Chemical treatment and stabilization of subgrades is a long-standing method to construct working platforms and improve the support conditions for pavement systems. Lime, cement, and fly ash are common chemical stabilization agents and are often incorporated with subgrade materials to improve volumetric stability, freeze-thaw performance, and/or subgrade stiffness.

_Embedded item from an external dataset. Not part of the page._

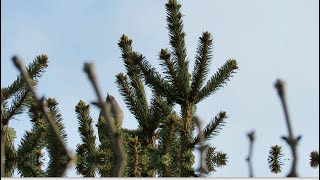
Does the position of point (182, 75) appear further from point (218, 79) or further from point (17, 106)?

Although laboratory test methods and design procedures are relatively well established, the long-term (5+ years) field performance characteristics of treated or stabilized subgrades is poorly documented and was the focus of this study. The main objectives of this project were as follows:
- Document engineering properties (in situ strength/stiffness) and mineralogical/micro-structural characteristics of chemical stabilized subgrades, in comparison with natural subgrades at the same sites
- Understand factors that contribute to long-term engineering behavior of stabilized subgrade
Nine test sections were selected to assess engineering properties of old stabilized subgrades in Texas, Oklahoma, and Kansas. The selection of the test sites was based on the type of subgrade, availability of old construction records, and age. Subgrades at six of these sites were stabilized with lime and the other three with fly ash. Eight of these test sites were more than 10 years old, and one test site was about 5 years old. Eight sites consisted of flexible pavement supported on base and stabilized subgrade or just stabilized subgrade, and one site consisted of concrete pavement supported on cement treated base and stabilized subgrade
Results from this study provide new information that should be of great interest to pavement designers dealing with selection of design parameters for chemically stabilized subgrade layers.